Does anyone else have a clue about using these instructions? I’m going to crosspost to the Intel group. I very seldom crosspost.

Just to be clear… Power Via puts multiple layers of metal on the backside of the wafer to do the power routing. This means that somehow the front side lithography alignment marks are now visible on the backside? There is no reason they could not also use TSV’s (through silicon Vias) to move all the interconnect bumps to the same side of the wafer, but I don’t know if they do this or not.
Any thoughts?

Also, it is Sapphire Rapids, not Lake…


Also, it is Sapphire Rapids, not Lake…

Oops, my bad.

Power Via puts multiple layers of metal on the backside of the wafer to do the power routing. This means that somehow the front side lithography alignment marks are now visible on the backside?

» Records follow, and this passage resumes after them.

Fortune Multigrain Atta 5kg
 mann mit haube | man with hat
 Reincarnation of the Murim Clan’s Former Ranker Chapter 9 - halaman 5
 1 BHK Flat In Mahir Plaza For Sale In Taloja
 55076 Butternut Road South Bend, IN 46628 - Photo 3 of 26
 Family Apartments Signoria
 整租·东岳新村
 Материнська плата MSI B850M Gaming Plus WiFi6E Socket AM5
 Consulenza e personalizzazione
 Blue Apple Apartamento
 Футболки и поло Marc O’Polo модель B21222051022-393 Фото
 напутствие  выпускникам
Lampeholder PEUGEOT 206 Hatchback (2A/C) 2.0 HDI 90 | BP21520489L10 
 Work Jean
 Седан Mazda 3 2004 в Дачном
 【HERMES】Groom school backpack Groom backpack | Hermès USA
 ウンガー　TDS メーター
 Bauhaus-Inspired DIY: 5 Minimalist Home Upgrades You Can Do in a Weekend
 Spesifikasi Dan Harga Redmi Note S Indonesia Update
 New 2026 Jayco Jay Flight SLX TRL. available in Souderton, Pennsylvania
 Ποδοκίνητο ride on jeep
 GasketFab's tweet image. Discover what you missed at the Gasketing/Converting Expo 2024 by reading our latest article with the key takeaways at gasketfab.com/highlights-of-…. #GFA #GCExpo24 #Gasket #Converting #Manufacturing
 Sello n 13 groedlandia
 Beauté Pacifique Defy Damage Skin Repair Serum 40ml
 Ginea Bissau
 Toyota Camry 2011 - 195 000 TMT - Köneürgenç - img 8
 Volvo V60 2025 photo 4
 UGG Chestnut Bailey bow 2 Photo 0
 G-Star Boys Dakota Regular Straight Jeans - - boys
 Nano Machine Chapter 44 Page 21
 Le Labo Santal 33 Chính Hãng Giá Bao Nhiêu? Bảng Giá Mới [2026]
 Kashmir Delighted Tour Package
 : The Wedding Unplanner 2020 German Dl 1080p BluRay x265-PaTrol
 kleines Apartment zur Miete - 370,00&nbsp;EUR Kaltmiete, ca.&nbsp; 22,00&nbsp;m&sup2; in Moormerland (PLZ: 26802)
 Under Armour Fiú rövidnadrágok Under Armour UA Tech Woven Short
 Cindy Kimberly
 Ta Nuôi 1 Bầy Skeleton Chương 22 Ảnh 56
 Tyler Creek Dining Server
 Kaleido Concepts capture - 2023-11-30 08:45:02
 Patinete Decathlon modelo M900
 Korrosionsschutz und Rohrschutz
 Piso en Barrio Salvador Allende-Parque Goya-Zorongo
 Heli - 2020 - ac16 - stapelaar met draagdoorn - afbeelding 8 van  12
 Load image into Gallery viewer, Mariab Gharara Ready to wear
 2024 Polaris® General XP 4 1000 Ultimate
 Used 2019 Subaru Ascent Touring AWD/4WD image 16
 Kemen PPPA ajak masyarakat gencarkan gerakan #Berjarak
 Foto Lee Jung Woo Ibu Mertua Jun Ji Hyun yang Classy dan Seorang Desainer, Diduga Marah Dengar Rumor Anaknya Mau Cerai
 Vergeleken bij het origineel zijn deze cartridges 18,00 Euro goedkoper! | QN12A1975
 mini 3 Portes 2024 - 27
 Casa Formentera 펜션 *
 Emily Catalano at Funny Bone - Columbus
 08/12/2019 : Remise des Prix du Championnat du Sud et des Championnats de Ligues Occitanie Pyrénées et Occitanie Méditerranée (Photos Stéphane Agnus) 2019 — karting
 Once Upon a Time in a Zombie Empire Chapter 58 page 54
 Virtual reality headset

Or you could put some TSVs (vias) through the wafer before litho to provide alignment marks? I don’t know, and I doubt there are all that many people inside Intel that know what it will finally look like.

My speculation was more about AMD using silicon that will be there anyway to route the power. AMD has an advantage right now in that, at least for non-APU Ryzen and EPYC chips, there is only one voltage needed on the CPU chiplets. They may at some point try to run different processors on different voltages, but I suspect that if they do that, it will be on a per chiplet basis. (I’m also expecting that if AMD makes an APU that has both Zen 4 and Zen 4c cores, they will be on separate chiplets.)

AMD using silicon that will be there anyway to route the power.
I can see this working for the top layer of power, but I can’t imagine getting the bump pitch small enough to do local routing to the transistors. I am not sure exactly how you see this working.
Intel also supplies the CPU die with a single voltage, and then does on chip regulation with a FIVR(fully integrated voltage regulator).

I can see this working for the top layer of power, but I can’t imagine getting the bump pitch small enough to do local routing to the transistors.

I’m assuming that the bulk of the top die will be effectively the ground plane. There will be a copper layer on top of the interposer to carry power. There will be vias, of course, to connect the ground to the bulk layer. I don’t see a need for finely-grained bumps on a per transistor basis. AMD might be able to use the copper to copper direct connect they are using for VCache. If there are dozens in effect connecting two copper surfaces, where the upper layer provides power to a row of transistors, one bad contact would not ruin a die.